Sparer-Enteignung rückt näher

Wer sich ein Bild von der Finanzkrise in Europa machen will, sollte sich zwei Zahlen ansehen: Im Jahr 2000 lag die gesamte Staatsverschuldung in der EU bei 5,7 Billionen Euro. Inzwischen beträgt sie trotz aller Sparpakete und Schuldenbegrenzungsverträge wie Maastricht 11,4 Billionen Euro (Ende 2013). Der Berg wächst mit rasantem Tempo weiter an, die Schuldzinsen sind trotz der Zinsmanipulationen des Präsidenten der Europäischen Zentralbank (EZB), Mario Draghi, nicht zu bezahlen.

Hans-Werner Sinn (Ifo-Institut) schreibt im neuen Hauptstadtbrief: „Es ist Vogel-Strauß-Politik, sich noch länger vorzumachen, die Schulden würden zurückgezahlt. Je länger man mit dem Abschied von dieser Illusion wartet, desto mehr Schuldenprogramme müssen aufgelegt werden, desto länger zieht sich das Siechtum hin, und desto teurer wird die ganze Sache für die Steuerzahler.“ Sinn verlangt einen Schuldenschnitt und weitere Maßnahmen.

Der Schuldenschnitt ist längst in Planung. Griechenland war die Blaupause. Dort mussten die Gläubiger (Sparer und Anleger) im März 2012 auf 53,5 Prozent ihrer Forderungen verzichten, die restlichen Forderungen wurden auf verschiedene Papiere mit Laufzeiten bis zu 30 Jahren verteilt. Genau so gut kann man die Griechen-Anleihen ins Klo spülen. Unsere südeuropäischen Verwandten werden auch in 30 Jahren nicht in der Lage sein, ihre Schulden zurückzubezahlen. Und nicht nur die. In Österreich läuft gerade ein gigantisches Schurkenstück im Zusammenhang mit der Pleite-Bank Hypo Alpe Adria. Am 8. Juli 2014 beschloss das österreichische Parlament einen Schuldenschnitt über 1,7 Milliarden Euro für die Pleite-Bank. Dadurch gehen die Besitzer nachrangiger Anleihen der Hypo Alpe Adria im Umfang von 890 Millionen Euro leer aus, darunter auch Sparer der deutschen Fondsgesellschaft DWS (Deutsche Bank), die mit mindestens 200 Millionen Euro dabei sind. Österreich dokumentiert damit, was Staatsgarantien wert sind in der EU: nichts. Denn die auf Null gestellten Anleihen waren vom Bundesland Kärnten garantiert worden. Außerdem muss die BayernLB als früherer Eigentümer einen Beitrag von 800 Millionen Euro leisten, für die der bayerische Steuerzahler aufzukommen hat.

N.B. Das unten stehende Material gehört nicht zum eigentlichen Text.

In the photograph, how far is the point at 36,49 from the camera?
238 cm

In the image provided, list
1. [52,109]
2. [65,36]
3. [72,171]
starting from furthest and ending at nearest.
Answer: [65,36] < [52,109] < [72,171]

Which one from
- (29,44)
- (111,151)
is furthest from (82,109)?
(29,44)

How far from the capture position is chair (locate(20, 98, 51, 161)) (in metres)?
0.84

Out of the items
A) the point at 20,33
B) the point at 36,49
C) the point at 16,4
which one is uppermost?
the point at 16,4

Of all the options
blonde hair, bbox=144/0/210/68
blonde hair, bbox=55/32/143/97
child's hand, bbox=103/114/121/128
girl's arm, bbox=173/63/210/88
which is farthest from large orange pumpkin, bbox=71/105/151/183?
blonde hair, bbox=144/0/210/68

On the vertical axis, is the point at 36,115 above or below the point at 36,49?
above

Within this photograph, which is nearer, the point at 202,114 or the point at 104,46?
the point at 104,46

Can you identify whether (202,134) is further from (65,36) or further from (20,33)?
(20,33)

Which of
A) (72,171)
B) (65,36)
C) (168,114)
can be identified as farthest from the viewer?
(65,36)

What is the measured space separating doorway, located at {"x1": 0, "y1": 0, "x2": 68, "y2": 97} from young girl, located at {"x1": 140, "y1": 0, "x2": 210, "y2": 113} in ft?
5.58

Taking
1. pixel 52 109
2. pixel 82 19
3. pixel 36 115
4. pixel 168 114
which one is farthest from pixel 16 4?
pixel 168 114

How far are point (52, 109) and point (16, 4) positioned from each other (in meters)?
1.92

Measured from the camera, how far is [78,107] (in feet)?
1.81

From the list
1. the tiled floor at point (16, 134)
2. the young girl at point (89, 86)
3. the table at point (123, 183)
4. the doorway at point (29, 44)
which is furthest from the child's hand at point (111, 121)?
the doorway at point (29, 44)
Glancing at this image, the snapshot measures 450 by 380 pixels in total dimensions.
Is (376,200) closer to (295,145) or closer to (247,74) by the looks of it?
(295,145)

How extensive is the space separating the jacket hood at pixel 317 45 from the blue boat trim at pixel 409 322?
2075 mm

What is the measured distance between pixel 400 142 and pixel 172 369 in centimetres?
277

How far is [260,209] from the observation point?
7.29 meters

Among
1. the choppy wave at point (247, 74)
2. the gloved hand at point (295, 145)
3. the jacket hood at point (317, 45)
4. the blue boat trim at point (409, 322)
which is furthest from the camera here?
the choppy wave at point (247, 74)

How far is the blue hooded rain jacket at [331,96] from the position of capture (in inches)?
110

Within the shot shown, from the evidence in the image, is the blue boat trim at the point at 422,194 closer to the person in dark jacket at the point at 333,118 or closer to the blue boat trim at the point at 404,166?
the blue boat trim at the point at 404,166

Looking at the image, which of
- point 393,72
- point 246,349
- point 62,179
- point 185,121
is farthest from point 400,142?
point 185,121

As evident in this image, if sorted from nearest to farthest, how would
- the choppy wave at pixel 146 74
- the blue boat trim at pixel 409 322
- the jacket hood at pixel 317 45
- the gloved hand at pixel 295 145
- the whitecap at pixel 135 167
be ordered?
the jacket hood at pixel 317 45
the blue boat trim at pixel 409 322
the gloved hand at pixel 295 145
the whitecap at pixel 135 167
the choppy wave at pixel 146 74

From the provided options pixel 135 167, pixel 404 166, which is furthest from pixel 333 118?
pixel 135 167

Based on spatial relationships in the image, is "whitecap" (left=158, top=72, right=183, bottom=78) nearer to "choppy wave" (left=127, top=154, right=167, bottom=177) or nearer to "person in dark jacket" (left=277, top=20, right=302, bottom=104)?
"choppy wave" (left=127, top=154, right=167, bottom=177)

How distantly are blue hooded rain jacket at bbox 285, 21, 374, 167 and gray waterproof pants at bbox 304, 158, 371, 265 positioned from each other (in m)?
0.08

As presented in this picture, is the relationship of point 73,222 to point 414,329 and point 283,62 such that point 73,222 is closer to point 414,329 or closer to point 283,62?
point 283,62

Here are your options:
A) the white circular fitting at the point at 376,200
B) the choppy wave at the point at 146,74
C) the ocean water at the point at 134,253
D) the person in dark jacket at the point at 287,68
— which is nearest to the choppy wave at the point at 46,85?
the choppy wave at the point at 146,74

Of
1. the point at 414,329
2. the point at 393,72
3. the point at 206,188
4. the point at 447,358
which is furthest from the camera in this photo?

Auch der Internationale Währungsfonds (IWF) hat längst die Devise ausgegeben, dass überschuldeten Staaten die Schulden per Federstrich auf Null gestellt werden sollen. Ist die Schuldentragfähigkeit unklar, kommt die Laufzeitverlängerung der Anleihen, die einer Enteignung gleichkommt. Selbst Bundesbank-Präsident Jens Weidmann ist intern längst für die Laufzeitverlängerung, auch wenn er offiziell noch das Festhalten am Stabilitätspakt predigt. Nachrichten aus der EU, der italienische Ministerpräsident Metteo Renzi stoße mit seinen Forderungen nach einer Aufweichung des Stabilitäts- und Wachstumspakts auf Widerstand, werden sich als falsch herausstellen.

Geschlossen wurde längst ein anderer Pakt: Die deutsche Kanzlerin Angela Merkel stand unter Druck, nachdem ihr europäischer Spitzenkandidat Jean-Claude Juncker („Wenn es ernst wird, muss man lügen“) nicht durchsetzungsfähig schien. Jetzt wird Juncker Chef der EU-Kommission, und Merkel stimmt im Gegenzug einer Aufweichung des Stablitätspakts zu. Regierungsamtlich wird das schon verklausuliert zugegeben. So sagte Regierungssprecher Steffen Seibert: „Der Stabilitäts- und Wachstumspakt sieht Möglichkeiten der flexiblen Anwendung für einzelne Fälle vor.“

Gläubiger europäischer Staatsanleihen sind Menschen, die glauben, dass sie ihr Geld von den Schuldnern zurückbekommen. Verlassen sollten sie sich darauf besser nicht.